── Dataset entries

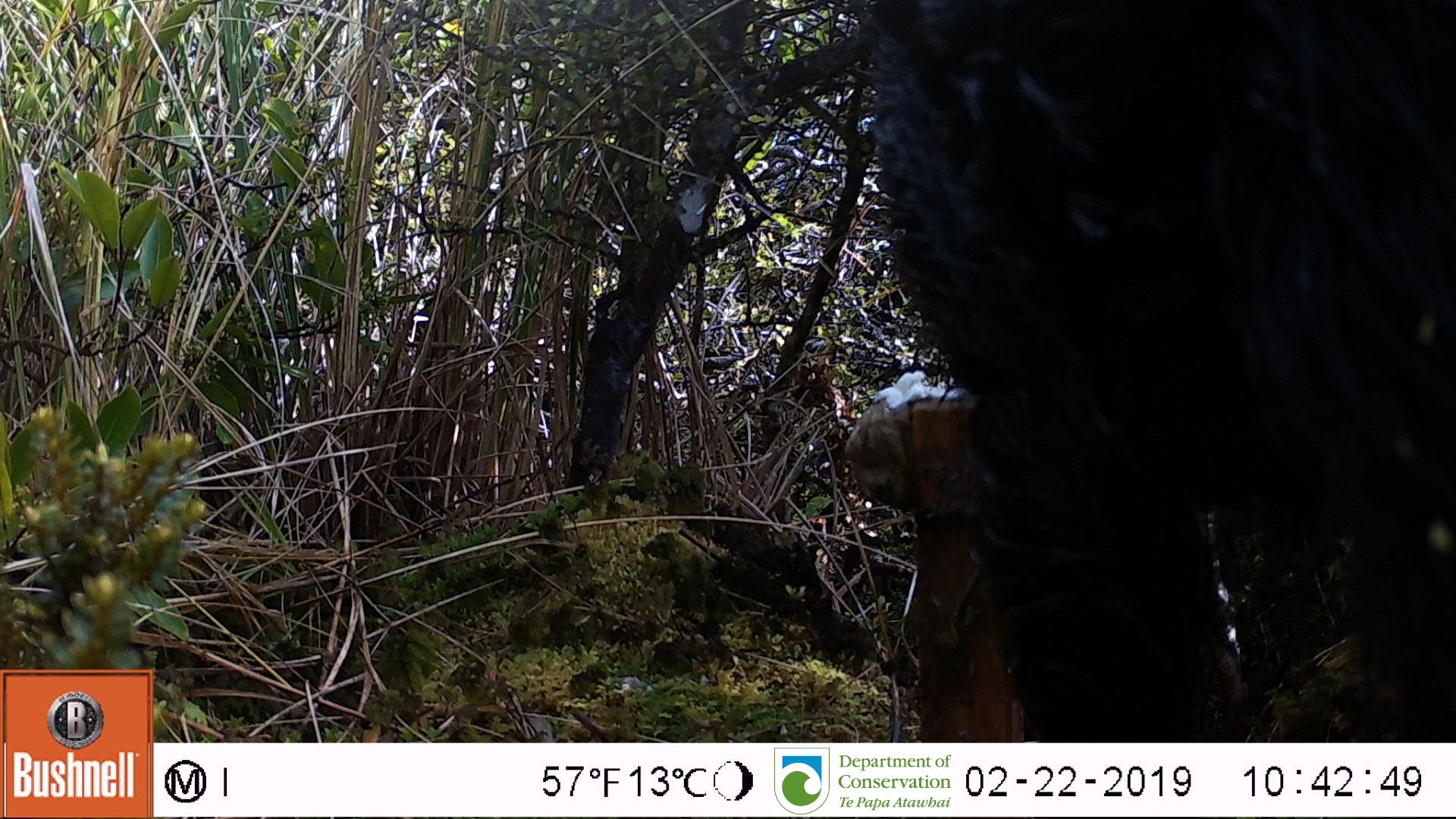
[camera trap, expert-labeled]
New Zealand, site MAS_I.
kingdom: Animalia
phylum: Chordata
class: Mammalia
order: Artiodactyla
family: Suidae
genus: Sus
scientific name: Sus scrofa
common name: pig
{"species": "pig (Sus scrofa)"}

────

Each line above must be repeated exactly in the answer, with pictures omitted.

[camera trap, expert-labeled]
New Zealand, site MAS_I.
kingdom: Animalia
phylum: Chordata
class: Mammalia
order: Artiodactyla
family: Suidae
genus: Sus
scientific name: Sus scrofa
common name: pig
{"species": "pig (Sus scrofa)"}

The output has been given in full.